- GIVEN REQUEST: Revise the items below so that each "spectator" becomes "onlooker", with nothing else altered. Omit the pictures from your answer.

begin SUPPLIED MATERIAL

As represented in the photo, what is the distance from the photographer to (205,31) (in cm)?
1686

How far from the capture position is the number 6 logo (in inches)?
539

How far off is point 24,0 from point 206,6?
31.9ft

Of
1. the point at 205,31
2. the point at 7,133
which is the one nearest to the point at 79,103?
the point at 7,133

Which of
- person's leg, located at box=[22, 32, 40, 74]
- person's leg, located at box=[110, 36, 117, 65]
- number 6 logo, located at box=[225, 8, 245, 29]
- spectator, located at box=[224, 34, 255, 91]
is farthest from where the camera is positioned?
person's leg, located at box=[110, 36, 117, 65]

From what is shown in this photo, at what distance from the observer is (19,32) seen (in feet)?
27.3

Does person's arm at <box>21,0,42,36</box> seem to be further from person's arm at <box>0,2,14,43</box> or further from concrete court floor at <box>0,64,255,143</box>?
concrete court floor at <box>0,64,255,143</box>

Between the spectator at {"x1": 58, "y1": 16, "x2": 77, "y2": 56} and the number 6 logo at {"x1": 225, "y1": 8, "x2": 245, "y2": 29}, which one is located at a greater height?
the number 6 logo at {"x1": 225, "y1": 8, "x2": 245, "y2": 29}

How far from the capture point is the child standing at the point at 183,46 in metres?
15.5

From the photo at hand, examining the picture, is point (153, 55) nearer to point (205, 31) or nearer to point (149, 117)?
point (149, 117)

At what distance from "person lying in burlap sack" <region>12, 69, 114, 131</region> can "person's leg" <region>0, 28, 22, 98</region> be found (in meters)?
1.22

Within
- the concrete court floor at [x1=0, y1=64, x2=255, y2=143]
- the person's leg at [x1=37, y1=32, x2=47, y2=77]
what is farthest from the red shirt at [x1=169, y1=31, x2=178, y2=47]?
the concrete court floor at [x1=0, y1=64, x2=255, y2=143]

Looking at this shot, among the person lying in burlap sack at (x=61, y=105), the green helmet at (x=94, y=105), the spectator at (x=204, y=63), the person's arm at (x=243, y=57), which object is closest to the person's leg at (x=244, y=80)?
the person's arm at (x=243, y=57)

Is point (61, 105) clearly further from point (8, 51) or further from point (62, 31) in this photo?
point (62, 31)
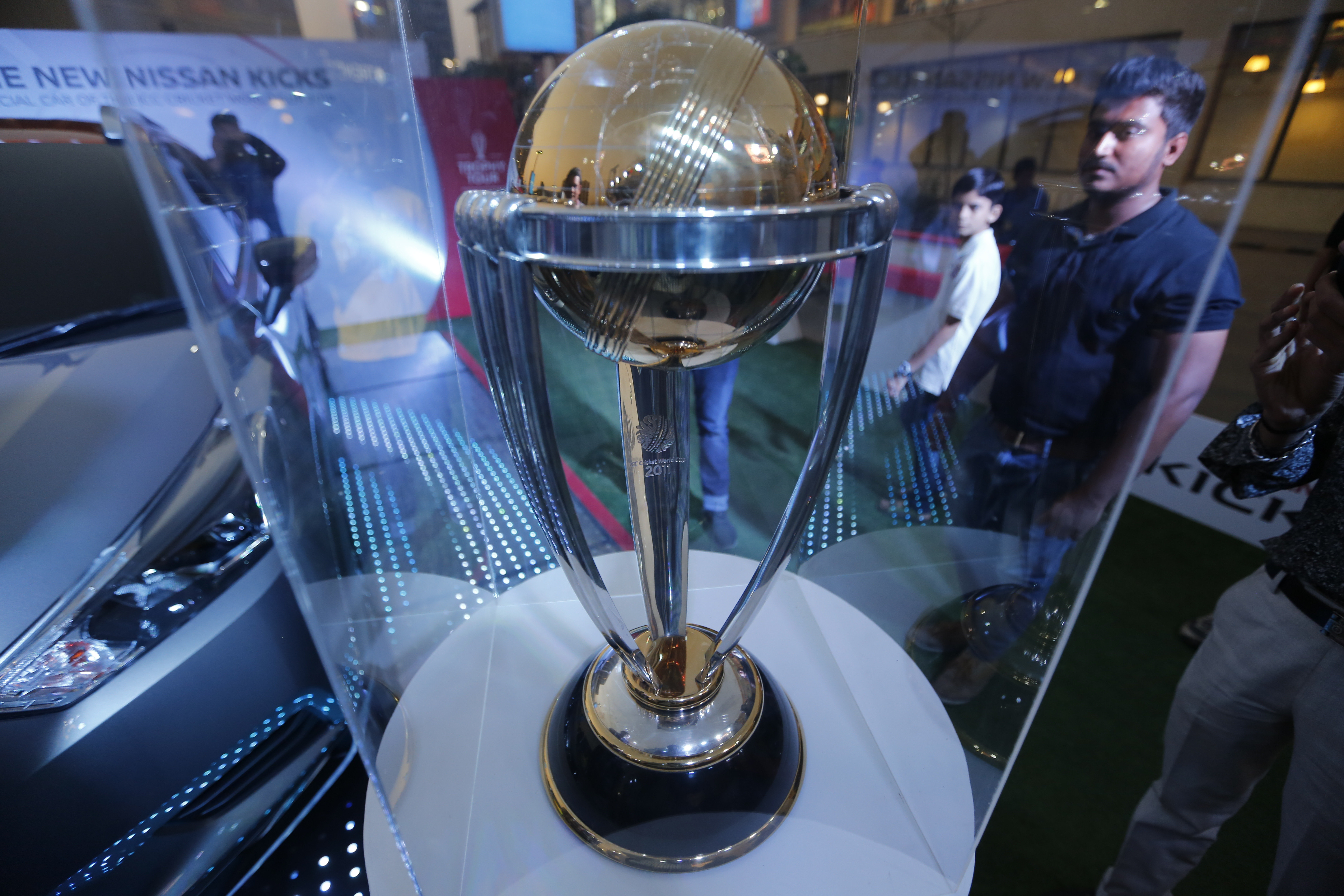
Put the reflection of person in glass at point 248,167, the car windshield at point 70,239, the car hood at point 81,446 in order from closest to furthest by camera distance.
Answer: the reflection of person in glass at point 248,167
the car hood at point 81,446
the car windshield at point 70,239

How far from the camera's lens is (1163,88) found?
0.62 metres

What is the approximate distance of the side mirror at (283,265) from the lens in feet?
2.05

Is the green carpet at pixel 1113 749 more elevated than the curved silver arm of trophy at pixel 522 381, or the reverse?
the curved silver arm of trophy at pixel 522 381

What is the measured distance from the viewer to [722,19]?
0.79 metres

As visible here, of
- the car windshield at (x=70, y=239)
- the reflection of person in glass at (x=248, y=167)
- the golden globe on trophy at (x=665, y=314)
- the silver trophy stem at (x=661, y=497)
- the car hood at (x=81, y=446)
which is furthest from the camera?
the car windshield at (x=70, y=239)

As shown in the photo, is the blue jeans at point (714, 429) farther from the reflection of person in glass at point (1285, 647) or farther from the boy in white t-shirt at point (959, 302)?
the reflection of person in glass at point (1285, 647)

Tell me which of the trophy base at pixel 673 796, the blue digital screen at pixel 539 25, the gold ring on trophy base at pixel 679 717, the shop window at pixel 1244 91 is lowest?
the trophy base at pixel 673 796

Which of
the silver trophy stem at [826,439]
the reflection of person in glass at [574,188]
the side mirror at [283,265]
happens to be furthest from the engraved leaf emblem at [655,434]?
the side mirror at [283,265]

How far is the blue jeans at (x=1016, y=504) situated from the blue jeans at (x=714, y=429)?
45cm

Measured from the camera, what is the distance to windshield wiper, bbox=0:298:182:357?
1.21 metres

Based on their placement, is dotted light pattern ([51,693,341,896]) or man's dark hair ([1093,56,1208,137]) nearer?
man's dark hair ([1093,56,1208,137])

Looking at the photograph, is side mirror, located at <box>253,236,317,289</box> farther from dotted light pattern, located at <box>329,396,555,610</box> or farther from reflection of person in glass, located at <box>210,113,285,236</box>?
dotted light pattern, located at <box>329,396,555,610</box>

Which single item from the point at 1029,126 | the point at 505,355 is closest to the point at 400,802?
the point at 505,355

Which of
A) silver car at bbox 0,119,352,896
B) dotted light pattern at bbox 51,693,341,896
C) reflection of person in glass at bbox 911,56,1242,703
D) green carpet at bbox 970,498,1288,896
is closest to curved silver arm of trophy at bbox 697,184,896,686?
reflection of person in glass at bbox 911,56,1242,703
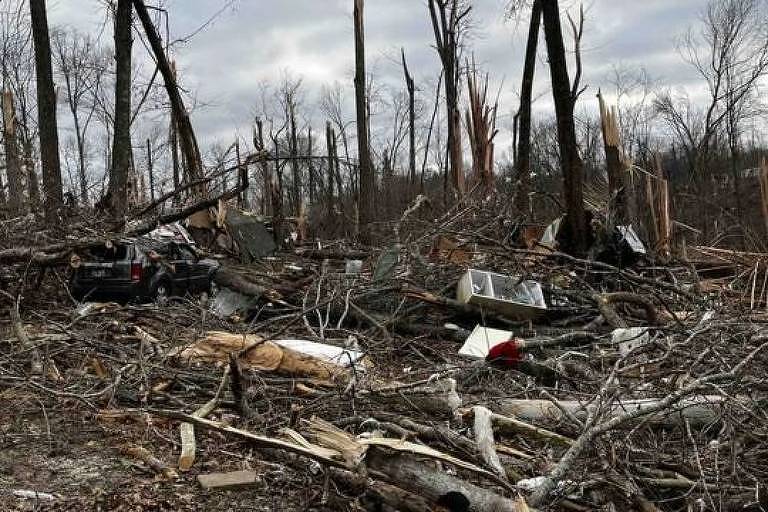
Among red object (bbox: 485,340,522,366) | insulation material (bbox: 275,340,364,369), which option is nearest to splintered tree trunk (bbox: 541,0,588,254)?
red object (bbox: 485,340,522,366)

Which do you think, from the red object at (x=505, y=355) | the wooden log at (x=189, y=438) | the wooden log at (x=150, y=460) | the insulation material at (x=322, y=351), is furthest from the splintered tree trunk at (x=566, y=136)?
the wooden log at (x=150, y=460)

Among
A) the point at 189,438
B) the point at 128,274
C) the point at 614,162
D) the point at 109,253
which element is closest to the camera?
the point at 189,438

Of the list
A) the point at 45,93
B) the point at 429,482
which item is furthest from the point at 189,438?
the point at 45,93

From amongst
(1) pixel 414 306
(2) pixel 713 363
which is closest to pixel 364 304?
(1) pixel 414 306

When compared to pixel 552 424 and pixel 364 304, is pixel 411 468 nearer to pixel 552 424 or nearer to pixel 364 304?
pixel 552 424

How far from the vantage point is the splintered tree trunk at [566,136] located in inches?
390

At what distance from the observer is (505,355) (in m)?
5.78

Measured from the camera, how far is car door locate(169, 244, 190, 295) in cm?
1169

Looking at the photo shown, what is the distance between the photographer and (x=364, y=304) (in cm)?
807

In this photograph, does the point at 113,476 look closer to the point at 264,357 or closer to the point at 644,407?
the point at 264,357

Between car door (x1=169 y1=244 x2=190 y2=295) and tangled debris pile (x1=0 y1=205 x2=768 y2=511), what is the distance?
340cm

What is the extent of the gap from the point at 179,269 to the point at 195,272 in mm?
322

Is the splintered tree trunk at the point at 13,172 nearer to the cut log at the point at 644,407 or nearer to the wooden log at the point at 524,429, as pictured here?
the cut log at the point at 644,407

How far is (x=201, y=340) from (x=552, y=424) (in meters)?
3.03
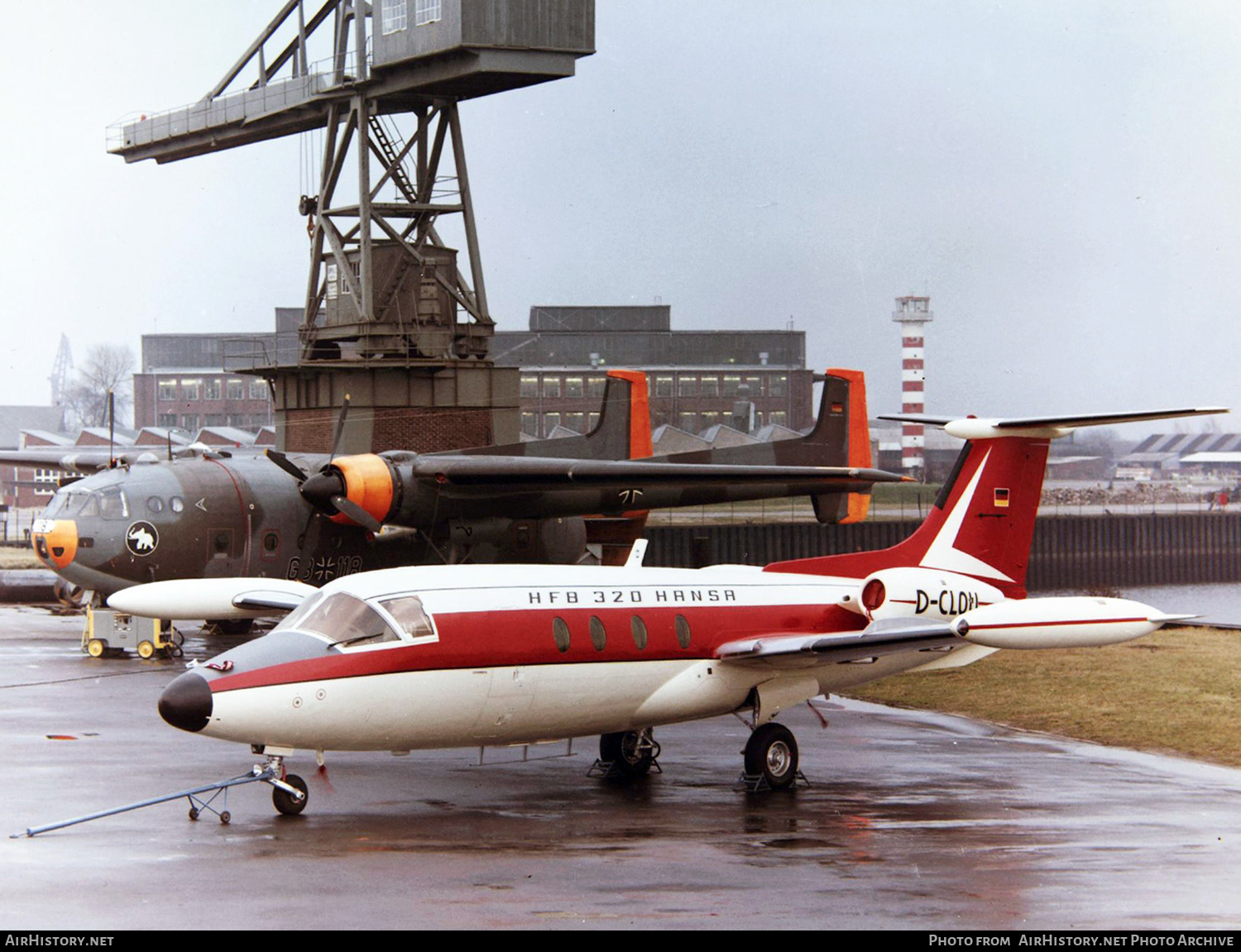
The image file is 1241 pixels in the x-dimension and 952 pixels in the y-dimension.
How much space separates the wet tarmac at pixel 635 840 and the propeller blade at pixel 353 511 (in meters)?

end SUPPLIED MATERIAL

- EXERCISE SOLUTION:
As represented in the photo, what is the distance from the photographer to (205,31) (in cm)?
1686

How far from the capture position is the number 6 logo (in inches)?
539

How far off is point 24,0 from point 206,6?
31.9ft

Of
1. the point at 205,31
2. the point at 7,133
which is the one nearest to the point at 79,103?
the point at 7,133

Which of
- person's leg, located at box=[22, 32, 40, 74]
- person's leg, located at box=[110, 36, 117, 65]
- number 6 logo, located at box=[225, 8, 245, 29]
- onlooker, located at box=[224, 34, 255, 91]
is farthest from where the camera is positioned?
person's leg, located at box=[110, 36, 117, 65]

From what is shown in this photo, at what distance from the observer is (19,32) seen (in feet)?
27.3

Does person's arm at <box>21,0,42,36</box> seem to be further from person's arm at <box>0,2,14,43</box> or further from concrete court floor at <box>0,64,255,143</box>?
concrete court floor at <box>0,64,255,143</box>

Between the onlooker at {"x1": 58, "y1": 16, "x2": 77, "y2": 56} and the number 6 logo at {"x1": 225, "y1": 8, "x2": 245, "y2": 29}, which one is located at a greater height?
the number 6 logo at {"x1": 225, "y1": 8, "x2": 245, "y2": 29}

How far from the capture point is the child standing at the point at 183,46 in metres?
15.5

From the photo at hand, examining the picture, is point (153, 55) nearer to point (205, 31) or nearer to point (149, 117)?
point (149, 117)

At what distance from "person lying in burlap sack" <region>12, 69, 114, 131</region> can "person's leg" <region>0, 28, 22, 98</region> be found (in meters)?
1.22

Within
- the concrete court floor at [x1=0, y1=64, x2=255, y2=143]
- the person's leg at [x1=37, y1=32, x2=47, y2=77]
what is farthest from the red shirt at [x1=169, y1=31, x2=178, y2=47]?
the concrete court floor at [x1=0, y1=64, x2=255, y2=143]

Looking at this shot, among the person lying in burlap sack at (x=61, y=105), the green helmet at (x=94, y=105), the onlooker at (x=204, y=63), the person's arm at (x=243, y=57), which object is closest to the person's leg at (x=244, y=80)?
the person's arm at (x=243, y=57)

Is point (61, 105) clearly further from point (8, 51) or further from point (62, 31) in this photo?
point (62, 31)
Put the reflection of person in glass at point 248,167, the car windshield at point 70,239, the car hood at point 81,446 in order from closest to furthest by camera distance.
Answer: the reflection of person in glass at point 248,167
the car hood at point 81,446
the car windshield at point 70,239

How far from the camera's lens is (1163,88) found?
0.62 metres

What is the approximate distance of the side mirror at (283,265) from the lens in feet?
2.05

Is the green carpet at pixel 1113 749 more elevated than the curved silver arm of trophy at pixel 522 381, or the reverse?
the curved silver arm of trophy at pixel 522 381

What is the measured distance from the viewer to [722,19]?
0.79 metres

As visible here, of
- the car windshield at (x=70, y=239)
- the reflection of person in glass at (x=248, y=167)
- the golden globe on trophy at (x=665, y=314)
- the silver trophy stem at (x=661, y=497)
- the car hood at (x=81, y=446)
which is furthest from the camera?
the car windshield at (x=70, y=239)

As shown in the photo, is the blue jeans at point (714, 429) farther from the reflection of person in glass at point (1285, 647) or farther from the boy in white t-shirt at point (959, 302)?
the reflection of person in glass at point (1285, 647)

Tell me which of the trophy base at pixel 673 796, the blue digital screen at pixel 539 25, the gold ring on trophy base at pixel 679 717, the shop window at pixel 1244 91 is lowest?
the trophy base at pixel 673 796

Which of
the silver trophy stem at [826,439]
the reflection of person in glass at [574,188]
the side mirror at [283,265]
happens to be furthest from the engraved leaf emblem at [655,434]?
the side mirror at [283,265]

How far is the blue jeans at (x=1016, y=504) situated from the blue jeans at (x=714, y=429)?
45cm

Measured from the camera, what is the distance to windshield wiper, bbox=0:298:182:357?
1.21 metres

Based on their placement, is dotted light pattern ([51,693,341,896]) or man's dark hair ([1093,56,1208,137]) nearer?
man's dark hair ([1093,56,1208,137])

Looking at the photograph, is side mirror, located at <box>253,236,317,289</box> farther from dotted light pattern, located at <box>329,396,555,610</box> or farther from reflection of person in glass, located at <box>210,113,285,236</box>?
dotted light pattern, located at <box>329,396,555,610</box>

Which single item from the point at 1029,126 | the point at 505,355 is closest to the point at 400,802?
the point at 505,355

Which of
A) silver car at bbox 0,119,352,896
B) dotted light pattern at bbox 51,693,341,896
C) reflection of person in glass at bbox 911,56,1242,703
D) green carpet at bbox 970,498,1288,896
is closest to curved silver arm of trophy at bbox 697,184,896,686?
reflection of person in glass at bbox 911,56,1242,703
Among red object (bbox: 485,340,522,366) | insulation material (bbox: 275,340,364,369), which option is nearest to splintered tree trunk (bbox: 541,0,588,254)?
red object (bbox: 485,340,522,366)

Which do you think, from the red object at (x=505, y=355) | the wooden log at (x=189, y=438) | the wooden log at (x=150, y=460) | the insulation material at (x=322, y=351), is furthest from the splintered tree trunk at (x=566, y=136)?
the wooden log at (x=150, y=460)

Among
A) the point at 189,438
B) the point at 128,274
C) the point at 614,162
D) the point at 109,253
which element is closest to the camera?
the point at 189,438

Of the list
A) the point at 45,93
B) the point at 429,482
which item is furthest from the point at 189,438?
the point at 45,93

From amongst
(1) pixel 414 306
(2) pixel 713 363
which is closest to pixel 364 304?
(1) pixel 414 306

When compared to pixel 552 424 and pixel 364 304, is pixel 411 468 nearer to pixel 552 424 or nearer to pixel 364 304?
pixel 552 424

How far from the vantage point is the splintered tree trunk at [566,136] located in inches?
390

At what distance from the observer is (505,355) (in m)?
5.78

Measured from the camera, how far is car door locate(169, 244, 190, 295) in cm?
1169

Looking at the photo shown, what is the distance between the photographer and (x=364, y=304) (in cm)?
807

In this photograph, does the point at 113,476 look closer to the point at 264,357 or closer to the point at 644,407?
the point at 264,357

Between car door (x1=169 y1=244 x2=190 y2=295) and tangled debris pile (x1=0 y1=205 x2=768 y2=511), what is the distance?
340cm

What is the extent of the gap from the point at 179,269 to the point at 195,272 in mm?
322

Is the splintered tree trunk at the point at 13,172 nearer to the cut log at the point at 644,407 or nearer to the wooden log at the point at 524,429, as pictured here?
the cut log at the point at 644,407

How far is (x=201, y=340) from (x=552, y=424) (in meters)?
3.03
The image file is 1241 pixels in the x-dimension and 952 pixels in the y-dimension.
How much space separates the wet tarmac at pixel 635 840 and the propeller blade at pixel 353 511 (in meters)?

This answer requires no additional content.